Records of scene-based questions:
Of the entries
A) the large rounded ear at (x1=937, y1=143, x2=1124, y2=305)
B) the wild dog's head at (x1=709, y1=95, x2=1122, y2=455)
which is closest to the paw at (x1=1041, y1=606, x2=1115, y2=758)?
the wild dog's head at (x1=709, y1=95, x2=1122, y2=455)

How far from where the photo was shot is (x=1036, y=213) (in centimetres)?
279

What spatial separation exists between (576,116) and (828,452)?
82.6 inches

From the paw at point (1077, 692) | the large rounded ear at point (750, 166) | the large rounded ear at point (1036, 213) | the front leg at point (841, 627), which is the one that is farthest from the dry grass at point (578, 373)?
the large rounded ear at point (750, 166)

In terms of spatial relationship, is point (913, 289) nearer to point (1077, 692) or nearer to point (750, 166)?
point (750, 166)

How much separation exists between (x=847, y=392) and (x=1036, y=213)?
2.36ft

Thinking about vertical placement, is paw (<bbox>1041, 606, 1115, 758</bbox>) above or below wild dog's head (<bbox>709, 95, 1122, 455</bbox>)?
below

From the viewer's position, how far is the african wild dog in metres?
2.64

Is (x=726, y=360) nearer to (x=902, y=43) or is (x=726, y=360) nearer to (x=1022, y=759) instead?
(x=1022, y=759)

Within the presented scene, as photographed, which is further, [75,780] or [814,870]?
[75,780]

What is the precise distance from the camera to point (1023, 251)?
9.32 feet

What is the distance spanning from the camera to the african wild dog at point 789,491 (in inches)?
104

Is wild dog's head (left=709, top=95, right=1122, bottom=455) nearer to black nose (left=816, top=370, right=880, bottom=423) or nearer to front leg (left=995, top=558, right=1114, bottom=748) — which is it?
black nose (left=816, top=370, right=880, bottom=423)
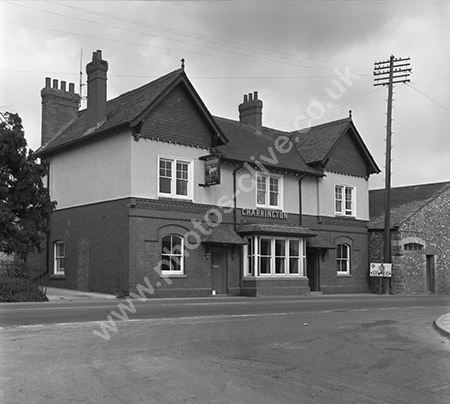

STATED GOAL: Write every line of the items above as a JSON list of strings, one string per line, and skip blank lines. Leave out the picture lines.

ANSWER TO THIS EXERCISE:
[
  "Of the entries",
  "A) the large rounded ear at (x1=937, y1=143, x2=1124, y2=305)",
  "B) the wild dog's head at (x1=709, y1=95, x2=1122, y2=455)",
  "which is closest to the paw at (x1=1041, y1=606, x2=1115, y2=758)?",
  "the wild dog's head at (x1=709, y1=95, x2=1122, y2=455)",
  "How far from where the photo was shot is (x=1036, y=213) (in centimetres)?",
  "279",
  "What spatial separation exists between (576,116) and (828,452)?",
  "82.6 inches",
  "From the paw at point (1077, 692) | the large rounded ear at point (750, 166) | the large rounded ear at point (1036, 213) | the front leg at point (841, 627), which is the one that is farthest from the dry grass at point (578, 373)?",
  "the large rounded ear at point (750, 166)",
  "In terms of spatial relationship, is point (913, 289) nearer to point (1077, 692) or nearer to point (750, 166)?",
  "point (750, 166)",
  "How much separation exists between (x=847, y=392) and (x=1036, y=213)?",
  "2.36ft",
  "Thinking about vertical placement, is paw (<bbox>1041, 606, 1115, 758</bbox>) above or below wild dog's head (<bbox>709, 95, 1122, 455</bbox>)?",
  "below",
  "From the viewer's position, how far is the african wild dog in metres?",
  "2.64",
  "Is (x=726, y=360) nearer to (x=902, y=43) or is (x=726, y=360) nearer to (x=1022, y=759) instead?",
  "(x=1022, y=759)",
  "Within the presented scene, as photographed, which is further, [75,780] or [814,870]?",
  "[75,780]",
  "What is the precise distance from the camera to point (1023, 251)?",
  "9.32 feet",
  "What is the distance spanning from the camera to the african wild dog at point 789,491 (in inches)?",
  "104",
  "Is wild dog's head (left=709, top=95, right=1122, bottom=455) nearer to black nose (left=816, top=370, right=880, bottom=423) or nearer to front leg (left=995, top=558, right=1114, bottom=748) — which is it?",
  "black nose (left=816, top=370, right=880, bottom=423)"
]